• **TEXTE FOURNI**
+ + + + + + +

Etape 57 - Moscou - Les chars d'assaut préparent le défilé du 1er mai
Lundi 29 avril 2019. Au sortir de la place Rouge, l'armée russe se positionne de part et d'autre de la rue Tserskaïa, qui se prolonge à l'ouest vers la grande avenue de Nova Arbat tracée par Staline, pour empêcher les badauds de traverser la chaussée. Et pour cause, les chars d'assaut et autres véhicules de guerre attendent de se positionner à l'entrée de la place Rouge où le défilé militaire se tiendra dans deux jours... Impossible de traverser la route ! Pour cela, il faut remonter plus de 500 mètres en amont et passer sous la chaussée par un tunnel piéton pour déboucher sur le trottoir d'en face ! Une vraie galère. Du coup, avant de filer de l'autre côté de la place Rouge, j'en profite pour remonter l'avenue et faire des photos des engins militaires. Impressionnant ! Quelque chose me dit qu'il vaut mieux qu'il n'y ait pas une guerre contre les Russes...

Du coup, je profite de ce moment et de ces quelques photos et vidéos prises le long de l'avenue pour reprendre le cours de mon histoire russe et moscovite. Je pourrais bien entendu faire un bond dans le futur et atterrir tout droit au 21 juin 1941, quand les armées hitlériennes rompent le pacte germano-soviétique pour envahir tout l'ouest de la Russie et une grande partie de l'Ukraine, mais je me dis que j'aurai bien le temps un peu plus tard... Et puis, avec tous les documentaires faits sur cette période sombre de l'histoire, je pense qu'il n'y a plus vraiment grand chose à dire. Du coup, je remonte la pendule de l'histoire et la stoppe au milieu du XVe siècle pour faire coucou au grand Ivan, dit le Terrible !

+ + + + + + +

• **DONNÉES AFFICHÉES**
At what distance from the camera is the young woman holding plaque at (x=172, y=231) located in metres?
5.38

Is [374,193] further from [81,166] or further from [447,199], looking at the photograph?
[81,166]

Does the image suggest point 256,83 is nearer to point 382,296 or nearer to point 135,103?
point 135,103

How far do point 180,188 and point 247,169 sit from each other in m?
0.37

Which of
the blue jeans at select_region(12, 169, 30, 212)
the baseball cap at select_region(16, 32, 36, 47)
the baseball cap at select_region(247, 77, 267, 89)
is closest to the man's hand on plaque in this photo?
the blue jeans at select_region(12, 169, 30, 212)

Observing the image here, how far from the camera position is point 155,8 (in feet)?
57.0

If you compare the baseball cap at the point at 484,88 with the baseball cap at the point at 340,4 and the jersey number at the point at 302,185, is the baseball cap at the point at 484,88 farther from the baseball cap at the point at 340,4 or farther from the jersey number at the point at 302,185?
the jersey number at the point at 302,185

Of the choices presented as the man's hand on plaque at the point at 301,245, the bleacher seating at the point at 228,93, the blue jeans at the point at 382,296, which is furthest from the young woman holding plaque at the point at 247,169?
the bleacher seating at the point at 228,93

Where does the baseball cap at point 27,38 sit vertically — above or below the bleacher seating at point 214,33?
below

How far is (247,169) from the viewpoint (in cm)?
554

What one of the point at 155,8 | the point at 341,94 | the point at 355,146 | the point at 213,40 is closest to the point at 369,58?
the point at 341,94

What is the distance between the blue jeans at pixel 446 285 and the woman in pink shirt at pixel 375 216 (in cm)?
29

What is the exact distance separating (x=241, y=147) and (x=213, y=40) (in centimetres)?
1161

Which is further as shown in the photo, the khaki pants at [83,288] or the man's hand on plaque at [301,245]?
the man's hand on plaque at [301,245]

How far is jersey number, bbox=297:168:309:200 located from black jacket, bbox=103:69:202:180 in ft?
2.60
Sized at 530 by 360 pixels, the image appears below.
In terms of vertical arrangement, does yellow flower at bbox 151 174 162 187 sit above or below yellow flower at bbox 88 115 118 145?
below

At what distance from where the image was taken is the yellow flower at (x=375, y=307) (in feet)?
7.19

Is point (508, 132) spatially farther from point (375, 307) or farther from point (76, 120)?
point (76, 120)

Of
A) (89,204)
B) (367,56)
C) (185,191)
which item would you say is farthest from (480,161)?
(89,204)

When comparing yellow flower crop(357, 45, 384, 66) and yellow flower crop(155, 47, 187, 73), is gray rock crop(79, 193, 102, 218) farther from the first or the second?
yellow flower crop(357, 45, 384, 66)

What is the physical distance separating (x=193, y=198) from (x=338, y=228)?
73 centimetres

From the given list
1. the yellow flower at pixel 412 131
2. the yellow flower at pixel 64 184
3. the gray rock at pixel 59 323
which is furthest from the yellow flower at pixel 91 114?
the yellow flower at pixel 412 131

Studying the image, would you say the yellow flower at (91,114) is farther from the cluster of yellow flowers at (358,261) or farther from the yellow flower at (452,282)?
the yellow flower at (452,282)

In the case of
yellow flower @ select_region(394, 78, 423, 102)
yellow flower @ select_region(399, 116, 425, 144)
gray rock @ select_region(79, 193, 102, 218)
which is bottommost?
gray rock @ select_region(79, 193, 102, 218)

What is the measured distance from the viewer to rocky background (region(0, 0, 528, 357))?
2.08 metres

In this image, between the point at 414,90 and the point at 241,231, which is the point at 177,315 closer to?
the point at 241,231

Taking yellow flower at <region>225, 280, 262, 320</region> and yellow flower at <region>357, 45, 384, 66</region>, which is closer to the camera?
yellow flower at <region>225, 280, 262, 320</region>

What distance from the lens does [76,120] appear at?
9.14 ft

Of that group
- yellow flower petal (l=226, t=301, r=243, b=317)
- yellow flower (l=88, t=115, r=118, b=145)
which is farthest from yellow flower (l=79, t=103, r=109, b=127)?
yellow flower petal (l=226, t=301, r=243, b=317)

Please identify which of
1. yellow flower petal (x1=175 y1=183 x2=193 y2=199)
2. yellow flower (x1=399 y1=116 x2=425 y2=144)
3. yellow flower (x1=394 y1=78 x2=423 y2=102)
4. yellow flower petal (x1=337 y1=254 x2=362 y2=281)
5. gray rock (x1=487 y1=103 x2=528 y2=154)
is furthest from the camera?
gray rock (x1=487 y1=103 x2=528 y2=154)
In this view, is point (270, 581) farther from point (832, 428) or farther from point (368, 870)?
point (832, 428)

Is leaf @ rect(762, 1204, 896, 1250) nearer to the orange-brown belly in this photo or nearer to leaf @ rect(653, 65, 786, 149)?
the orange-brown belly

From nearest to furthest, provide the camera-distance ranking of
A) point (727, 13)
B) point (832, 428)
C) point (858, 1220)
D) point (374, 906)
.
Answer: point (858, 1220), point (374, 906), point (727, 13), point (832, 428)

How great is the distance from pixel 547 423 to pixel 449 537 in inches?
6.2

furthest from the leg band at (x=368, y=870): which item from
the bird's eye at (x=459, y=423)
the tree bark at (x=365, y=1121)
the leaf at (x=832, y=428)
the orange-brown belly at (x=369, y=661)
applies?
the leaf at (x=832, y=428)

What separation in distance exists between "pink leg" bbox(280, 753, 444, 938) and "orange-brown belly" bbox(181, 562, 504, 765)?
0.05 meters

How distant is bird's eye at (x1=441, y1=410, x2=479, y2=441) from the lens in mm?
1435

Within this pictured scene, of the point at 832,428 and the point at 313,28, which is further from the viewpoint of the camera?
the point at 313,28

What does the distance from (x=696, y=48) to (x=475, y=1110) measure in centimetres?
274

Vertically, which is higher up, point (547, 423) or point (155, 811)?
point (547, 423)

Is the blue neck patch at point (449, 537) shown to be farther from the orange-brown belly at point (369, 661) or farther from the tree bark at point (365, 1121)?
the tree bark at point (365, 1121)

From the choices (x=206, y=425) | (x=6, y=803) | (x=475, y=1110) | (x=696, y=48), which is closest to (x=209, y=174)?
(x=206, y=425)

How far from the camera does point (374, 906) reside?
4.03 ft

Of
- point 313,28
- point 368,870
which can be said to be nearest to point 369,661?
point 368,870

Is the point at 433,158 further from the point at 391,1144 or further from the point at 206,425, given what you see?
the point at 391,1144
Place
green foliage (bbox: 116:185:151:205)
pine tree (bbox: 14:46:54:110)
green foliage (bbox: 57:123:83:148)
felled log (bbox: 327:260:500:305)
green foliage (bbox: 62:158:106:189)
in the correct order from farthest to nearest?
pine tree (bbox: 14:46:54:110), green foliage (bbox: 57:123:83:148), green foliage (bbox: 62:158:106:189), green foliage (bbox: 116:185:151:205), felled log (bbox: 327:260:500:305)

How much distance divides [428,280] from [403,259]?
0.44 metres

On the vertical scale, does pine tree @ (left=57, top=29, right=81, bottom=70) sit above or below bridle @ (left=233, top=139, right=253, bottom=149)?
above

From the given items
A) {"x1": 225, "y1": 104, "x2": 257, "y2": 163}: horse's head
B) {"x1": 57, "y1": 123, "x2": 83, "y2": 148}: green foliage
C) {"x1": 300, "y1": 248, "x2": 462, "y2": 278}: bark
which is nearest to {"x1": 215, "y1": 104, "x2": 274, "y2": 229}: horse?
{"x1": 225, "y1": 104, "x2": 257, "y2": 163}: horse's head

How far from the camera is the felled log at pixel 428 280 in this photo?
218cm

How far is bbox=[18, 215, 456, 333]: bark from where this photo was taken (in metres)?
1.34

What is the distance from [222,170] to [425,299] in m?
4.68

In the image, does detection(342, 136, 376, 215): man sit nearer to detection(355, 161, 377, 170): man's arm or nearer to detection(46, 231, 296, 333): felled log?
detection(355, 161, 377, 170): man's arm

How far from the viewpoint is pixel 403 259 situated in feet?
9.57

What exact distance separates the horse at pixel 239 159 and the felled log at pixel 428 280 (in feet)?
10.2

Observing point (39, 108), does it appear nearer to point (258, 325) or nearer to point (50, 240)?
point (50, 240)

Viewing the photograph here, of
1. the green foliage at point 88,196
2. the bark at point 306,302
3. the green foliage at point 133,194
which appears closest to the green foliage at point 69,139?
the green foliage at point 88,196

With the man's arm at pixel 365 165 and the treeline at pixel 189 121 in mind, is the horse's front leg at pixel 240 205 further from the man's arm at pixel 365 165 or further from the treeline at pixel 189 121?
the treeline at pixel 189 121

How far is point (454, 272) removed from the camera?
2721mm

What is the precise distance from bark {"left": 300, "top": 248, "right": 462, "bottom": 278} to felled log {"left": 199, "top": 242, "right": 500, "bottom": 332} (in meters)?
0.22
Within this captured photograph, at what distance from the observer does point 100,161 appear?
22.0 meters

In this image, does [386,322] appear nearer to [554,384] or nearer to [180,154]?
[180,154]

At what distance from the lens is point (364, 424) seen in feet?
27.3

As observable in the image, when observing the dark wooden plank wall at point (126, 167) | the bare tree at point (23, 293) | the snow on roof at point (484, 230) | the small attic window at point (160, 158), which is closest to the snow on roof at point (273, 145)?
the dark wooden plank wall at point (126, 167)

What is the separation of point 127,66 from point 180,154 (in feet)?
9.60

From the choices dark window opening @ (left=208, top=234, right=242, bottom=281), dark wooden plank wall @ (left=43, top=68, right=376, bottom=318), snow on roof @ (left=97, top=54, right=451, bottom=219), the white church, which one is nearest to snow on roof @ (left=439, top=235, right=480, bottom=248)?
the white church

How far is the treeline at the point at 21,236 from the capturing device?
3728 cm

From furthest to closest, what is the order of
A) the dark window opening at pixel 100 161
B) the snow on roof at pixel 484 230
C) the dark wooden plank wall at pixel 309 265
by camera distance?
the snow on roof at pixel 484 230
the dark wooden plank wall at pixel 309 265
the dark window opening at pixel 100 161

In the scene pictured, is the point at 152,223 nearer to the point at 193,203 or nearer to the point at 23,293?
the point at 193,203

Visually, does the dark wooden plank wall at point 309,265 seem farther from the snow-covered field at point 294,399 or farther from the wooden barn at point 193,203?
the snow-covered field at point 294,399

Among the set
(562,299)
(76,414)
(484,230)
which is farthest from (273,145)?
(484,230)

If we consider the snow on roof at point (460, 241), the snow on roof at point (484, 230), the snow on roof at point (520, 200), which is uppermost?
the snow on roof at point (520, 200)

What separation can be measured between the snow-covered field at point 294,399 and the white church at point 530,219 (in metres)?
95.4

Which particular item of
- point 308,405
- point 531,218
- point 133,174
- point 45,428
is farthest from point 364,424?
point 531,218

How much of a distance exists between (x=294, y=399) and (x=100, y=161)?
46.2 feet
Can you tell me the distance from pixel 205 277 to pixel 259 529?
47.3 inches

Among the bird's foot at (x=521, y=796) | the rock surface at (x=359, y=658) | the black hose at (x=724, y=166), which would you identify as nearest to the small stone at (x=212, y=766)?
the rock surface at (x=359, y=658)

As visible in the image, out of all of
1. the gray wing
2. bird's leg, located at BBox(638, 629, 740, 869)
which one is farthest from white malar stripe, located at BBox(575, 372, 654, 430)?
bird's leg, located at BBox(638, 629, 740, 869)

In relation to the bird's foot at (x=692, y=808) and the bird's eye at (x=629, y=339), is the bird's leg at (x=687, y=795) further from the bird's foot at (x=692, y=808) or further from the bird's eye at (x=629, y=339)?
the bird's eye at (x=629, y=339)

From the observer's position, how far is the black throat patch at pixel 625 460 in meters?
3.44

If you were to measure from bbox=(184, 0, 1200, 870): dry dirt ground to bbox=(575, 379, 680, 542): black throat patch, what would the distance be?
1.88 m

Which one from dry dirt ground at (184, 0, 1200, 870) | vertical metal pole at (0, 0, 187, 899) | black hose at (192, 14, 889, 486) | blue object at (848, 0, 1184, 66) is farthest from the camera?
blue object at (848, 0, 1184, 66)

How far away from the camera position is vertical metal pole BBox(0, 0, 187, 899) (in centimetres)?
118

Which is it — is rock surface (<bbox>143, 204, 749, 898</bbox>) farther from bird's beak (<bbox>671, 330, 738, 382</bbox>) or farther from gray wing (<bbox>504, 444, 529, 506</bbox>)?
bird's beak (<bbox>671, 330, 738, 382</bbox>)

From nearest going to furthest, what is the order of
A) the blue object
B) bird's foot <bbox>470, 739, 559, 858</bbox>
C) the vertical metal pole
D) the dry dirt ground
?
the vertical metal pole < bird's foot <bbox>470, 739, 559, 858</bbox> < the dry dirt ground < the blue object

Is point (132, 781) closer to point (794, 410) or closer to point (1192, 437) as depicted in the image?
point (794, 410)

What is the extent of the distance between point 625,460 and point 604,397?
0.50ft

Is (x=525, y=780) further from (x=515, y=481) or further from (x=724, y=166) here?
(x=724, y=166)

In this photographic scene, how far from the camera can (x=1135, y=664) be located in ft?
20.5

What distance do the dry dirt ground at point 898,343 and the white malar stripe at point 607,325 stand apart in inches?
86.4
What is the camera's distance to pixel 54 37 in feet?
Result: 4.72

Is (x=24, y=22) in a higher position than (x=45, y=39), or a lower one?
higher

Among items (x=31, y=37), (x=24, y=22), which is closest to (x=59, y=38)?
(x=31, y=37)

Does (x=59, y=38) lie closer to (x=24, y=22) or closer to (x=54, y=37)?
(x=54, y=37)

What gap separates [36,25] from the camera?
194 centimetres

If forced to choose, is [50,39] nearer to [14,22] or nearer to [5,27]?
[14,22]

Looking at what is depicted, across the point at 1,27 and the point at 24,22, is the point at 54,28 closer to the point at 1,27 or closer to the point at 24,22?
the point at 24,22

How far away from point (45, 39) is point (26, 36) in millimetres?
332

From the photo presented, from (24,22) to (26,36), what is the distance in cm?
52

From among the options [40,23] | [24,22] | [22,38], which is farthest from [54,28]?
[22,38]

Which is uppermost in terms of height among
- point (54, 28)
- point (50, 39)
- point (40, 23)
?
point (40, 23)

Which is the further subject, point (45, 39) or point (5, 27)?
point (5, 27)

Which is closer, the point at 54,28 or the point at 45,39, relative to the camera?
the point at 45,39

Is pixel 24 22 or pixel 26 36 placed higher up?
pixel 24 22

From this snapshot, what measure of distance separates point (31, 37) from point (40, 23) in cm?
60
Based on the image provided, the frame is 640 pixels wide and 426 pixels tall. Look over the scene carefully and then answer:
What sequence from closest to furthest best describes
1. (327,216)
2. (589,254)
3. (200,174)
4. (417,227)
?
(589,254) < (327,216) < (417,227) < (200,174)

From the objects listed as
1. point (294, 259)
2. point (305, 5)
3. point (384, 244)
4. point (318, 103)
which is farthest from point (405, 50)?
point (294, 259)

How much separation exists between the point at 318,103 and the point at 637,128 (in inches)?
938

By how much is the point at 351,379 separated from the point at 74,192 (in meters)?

+ + + + + + +

• **PROBLÈME POSÉ**
Recopiez mot pour mot le passage du texte sur les chars à Moscou qui commence par « Du coup, je profite » et va jusqu'à « le Terrible ! ».

• **BONNE RÉPONSE**
Du coup, je profite de ce moment et de ces quelques photos et vidéos prises le long de l'avenue pour reprendre le cours de mon histoire russe et moscovite. Je pourrais bien entendu faire un bond dans le futur et atterrir tout droit au 21 juin 1941, quand les armées hitlériennes rompent le pacte germano-soviétique pour envahir tout l'ouest de la Russie et une grande partie de l'Ukraine, mais je me dis que j'aurai bien le temps un peu plus tard... Et puis, avec tous les documentaires faits sur cette période sombre de l'histoire, je pense qu'il n'y a plus vraiment grand chose à dire. Du coup, je remonte la pendule de l'histoire et la stoppe au milieu du XVe siècle pour faire coucou au grand Ivan, dit le Terrible !